(MATERIAL PROVIDED begins)
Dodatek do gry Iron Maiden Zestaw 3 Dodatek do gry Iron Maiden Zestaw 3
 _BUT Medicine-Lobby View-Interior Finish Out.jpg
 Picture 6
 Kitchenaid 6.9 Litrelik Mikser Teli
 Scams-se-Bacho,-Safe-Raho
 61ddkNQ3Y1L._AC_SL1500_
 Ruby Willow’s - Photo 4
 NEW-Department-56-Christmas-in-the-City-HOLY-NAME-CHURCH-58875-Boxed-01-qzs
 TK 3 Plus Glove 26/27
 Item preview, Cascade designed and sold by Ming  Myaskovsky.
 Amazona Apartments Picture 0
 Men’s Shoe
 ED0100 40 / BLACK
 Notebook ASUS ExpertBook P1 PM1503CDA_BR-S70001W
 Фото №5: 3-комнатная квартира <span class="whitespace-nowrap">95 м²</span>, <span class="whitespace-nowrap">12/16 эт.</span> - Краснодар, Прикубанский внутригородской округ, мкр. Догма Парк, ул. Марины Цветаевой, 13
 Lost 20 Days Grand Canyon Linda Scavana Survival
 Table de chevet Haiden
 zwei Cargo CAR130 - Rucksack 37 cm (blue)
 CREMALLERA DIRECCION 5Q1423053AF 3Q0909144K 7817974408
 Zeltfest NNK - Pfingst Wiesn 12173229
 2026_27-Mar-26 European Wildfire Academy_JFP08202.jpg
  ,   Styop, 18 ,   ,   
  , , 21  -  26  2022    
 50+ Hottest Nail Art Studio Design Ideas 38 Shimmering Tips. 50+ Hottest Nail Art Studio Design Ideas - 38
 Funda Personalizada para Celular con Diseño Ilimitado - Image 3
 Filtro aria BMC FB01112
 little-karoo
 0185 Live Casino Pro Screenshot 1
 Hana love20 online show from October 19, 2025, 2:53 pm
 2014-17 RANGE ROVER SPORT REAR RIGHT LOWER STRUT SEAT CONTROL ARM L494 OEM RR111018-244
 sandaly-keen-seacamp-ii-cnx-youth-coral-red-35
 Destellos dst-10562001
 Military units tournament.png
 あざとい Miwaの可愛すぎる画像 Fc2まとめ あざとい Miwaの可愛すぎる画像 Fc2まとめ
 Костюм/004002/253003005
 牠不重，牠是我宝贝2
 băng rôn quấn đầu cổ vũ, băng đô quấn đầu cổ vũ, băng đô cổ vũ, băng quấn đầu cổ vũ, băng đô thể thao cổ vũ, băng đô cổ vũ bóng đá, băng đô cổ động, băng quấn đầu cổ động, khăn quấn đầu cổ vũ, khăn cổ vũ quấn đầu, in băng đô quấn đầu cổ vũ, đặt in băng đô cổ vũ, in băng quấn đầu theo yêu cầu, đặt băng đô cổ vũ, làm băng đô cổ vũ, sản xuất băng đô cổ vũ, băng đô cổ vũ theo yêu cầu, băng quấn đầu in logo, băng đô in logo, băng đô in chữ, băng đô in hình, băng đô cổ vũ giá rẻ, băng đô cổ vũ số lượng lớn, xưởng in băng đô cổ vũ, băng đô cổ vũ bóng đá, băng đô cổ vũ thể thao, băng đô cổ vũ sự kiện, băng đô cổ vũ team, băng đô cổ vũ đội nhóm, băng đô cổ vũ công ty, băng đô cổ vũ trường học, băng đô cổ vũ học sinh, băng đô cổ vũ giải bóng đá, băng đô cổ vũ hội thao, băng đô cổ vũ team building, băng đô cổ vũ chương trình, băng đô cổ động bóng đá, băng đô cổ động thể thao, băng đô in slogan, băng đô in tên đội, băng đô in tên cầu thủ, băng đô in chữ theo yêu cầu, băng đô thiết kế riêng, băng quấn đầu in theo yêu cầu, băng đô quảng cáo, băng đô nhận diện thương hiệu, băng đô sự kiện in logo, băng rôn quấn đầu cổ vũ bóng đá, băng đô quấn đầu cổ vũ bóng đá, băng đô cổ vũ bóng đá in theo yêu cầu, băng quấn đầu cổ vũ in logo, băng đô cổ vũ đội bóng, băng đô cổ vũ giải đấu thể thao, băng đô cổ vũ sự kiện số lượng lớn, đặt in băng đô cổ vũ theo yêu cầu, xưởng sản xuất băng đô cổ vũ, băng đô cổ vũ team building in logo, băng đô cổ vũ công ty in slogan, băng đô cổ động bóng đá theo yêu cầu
(MATERIAL PROVIDED ends)
● **WORK TO COMPLETE**
Give all of the lines above again, switching every "Design Ideas" to "Design Concepts" and leaving everything else unchanged.

● **EXPECTED ANSWER**
Dodatek do gry Iron Maiden Zestaw 3 Dodatek do gry Iron Maiden Zestaw 3
 _BUT Medicine-Lobby View-Interior Finish Out.jpg
 Picture 6
 Kitchenaid 6.9 Litrelik Mikser Teli
 Scams-se-Bacho,-Safe-Raho
 61ddkNQ3Y1L._AC_SL1500_
 Ruby Willow’s - Photo 4
 NEW-Department-56-Christmas-in-the-City-HOLY-NAME-CHURCH-58875-Boxed-01-qzs
 TK 3 Plus Glove 26/27
 Item preview, Cascade designed and sold by Ming  Myaskovsky.
 Amazona Apartments Picture 0
 Men’s Shoe
 ED0100 40 / BLACK
 Notebook ASUS ExpertBook P1 PM1503CDA_BR-S70001W
 Фото №5: 3-комнатная квартира <span class="whitespace-nowrap">95 м²</span>, <span class="whitespace-nowrap">12/16 эт.</span> - Краснодар, Прикубанский внутригородской округ, мкр. Догма Парк, ул. Марины Цветаевой, 13
 Lost 20 Days Grand Canyon Linda Scavana Survival
 Table de chevet Haiden
 zwei Cargo CAR130 - Rucksack 37 cm (blue)
 CREMALLERA DIRECCION 5Q1423053AF 3Q0909144K 7817974408
 Zeltfest NNK - Pfingst Wiesn 12173229
 2026_27-Mar-26 European Wildfire Academy_JFP08202.jpg
  ,   Styop, 18 ,   ,   
  , , 21  -  26  2022    
 50+ Hottest Nail Art Studio Design Concepts 38 Shimmering Tips. 50+ Hottest Nail Art Studio Design Concepts - 38
 Funda Personalizada para Celular con Diseño Ilimitado - Image 3
 Filtro aria BMC FB01112
 little-karoo
 0185 Live Casino Pro Screenshot 1
 Hana love20 online show from October 19, 2025, 2:53 pm
 2014-17 RANGE ROVER SPORT REAR RIGHT LOWER STRUT SEAT CONTROL ARM L494 OEM RR111018-244
 sandaly-keen-seacamp-ii-cnx-youth-coral-red-35
 Destellos dst-10562001
 Military units tournament.png
 あざとい Miwaの可愛すぎる画像 Fc2まとめ あざとい Miwaの可愛すぎる画像 Fc2まとめ
 Костюм/004002/253003005
 牠不重，牠是我宝贝2
 băng rôn quấn đầu cổ vũ, băng đô quấn đầu cổ vũ, băng đô cổ vũ, băng quấn đầu cổ vũ, băng đô thể thao cổ vũ, băng đô cổ vũ bóng đá, băng đô cổ động, băng quấn đầu cổ động, khăn quấn đầu cổ vũ, khăn cổ vũ quấn đầu, in băng đô quấn đầu cổ vũ, đặt in băng đô cổ vũ, in băng quấn đầu theo yêu cầu, đặt băng đô cổ vũ, làm băng đô cổ vũ, sản xuất băng đô cổ vũ, băng đô cổ vũ theo yêu cầu, băng quấn đầu in logo, băng đô in logo, băng đô in chữ, băng đô in hình, băng đô cổ vũ giá rẻ, băng đô cổ vũ số lượng lớn, xưởng in băng đô cổ vũ, băng đô cổ vũ bóng đá, băng đô cổ vũ thể thao, băng đô cổ vũ sự kiện, băng đô cổ vũ team, băng đô cổ vũ đội nhóm, băng đô cổ vũ công ty, băng đô cổ vũ trường học, băng đô cổ vũ học sinh, băng đô cổ vũ giải bóng đá, băng đô cổ vũ hội thao, băng đô cổ vũ team building, băng đô cổ vũ chương trình, băng đô cổ động bóng đá, băng đô cổ động thể thao, băng đô in slogan, băng đô in tên đội, băng đô in tên cầu thủ, băng đô in chữ theo yêu cầu, băng đô thiết kế riêng, băng quấn đầu in theo yêu cầu, băng đô quảng cáo, băng đô nhận diện thương hiệu, băng đô sự kiện in logo, băng rôn quấn đầu cổ vũ bóng đá, băng đô quấn đầu cổ vũ bóng đá, băng đô cổ vũ bóng đá in theo yêu cầu, băng quấn đầu cổ vũ in logo, băng đô cổ vũ đội bóng, băng đô cổ vũ giải đấu thể thao, băng đô cổ vũ sự kiện số lượng lớn, đặt in băng đô cổ vũ theo yêu cầu, xưởng sản xuất băng đô cổ vũ, băng đô cổ vũ team building in logo, băng đô cổ vũ công ty in slogan, băng đô cổ động bóng đá theo yêu cầu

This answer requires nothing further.